1.Squaring both sides,

(x^(1/4)+x^(-1/4))²

=x^(1/2)+2x^(1/4)x^(-1/4)+x^(-1/2)

=x^(1/2)+x^(-1/2)+2

=3²=9 -> x^(1/2)+x^(-1/2)=7

Squaring both sides again,

x+2x^(1/2)x^(-1/2)+x^(-1)=49

x+x^(-1)+2=49

x+1/x=47

2.

(i) The easiest way I see to get the radius of the circle is to see that since y=-3 is 2 units below (5,-1), then the higher horizontal tangent will be 2 units above (5,15), which is y=17. So the radius is (17+3)/2=10 units.
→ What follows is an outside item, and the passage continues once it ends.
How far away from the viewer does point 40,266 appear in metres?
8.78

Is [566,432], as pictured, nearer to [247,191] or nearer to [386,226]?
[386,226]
(ii) The y-coordinate of the 2 centres is easily found by 17-10=7.

There are multiple ways I see to get the x-coordinate, the fastest that I can see is this:

Let the centre of C2 be (a,7).

See that a-5 is the horizontal distance between C2 and the vertical line cutting through (5,-1) and (5,15).

By Pythagoras theorem, (a-5)²+((15+1)/2)²=10² which gives a-5=6 and a=11.

The x-coordinate of C1 is 5-6=-1.

So the 2 centres are (-1,7) and (11,7)

(iii)Should be fairly straightforward.

3. I think you're missing some info, can't get A.

Edit: Would like to point out that my solution for Q2 lacks rigour, whitecorp's solution would be more 'complete'.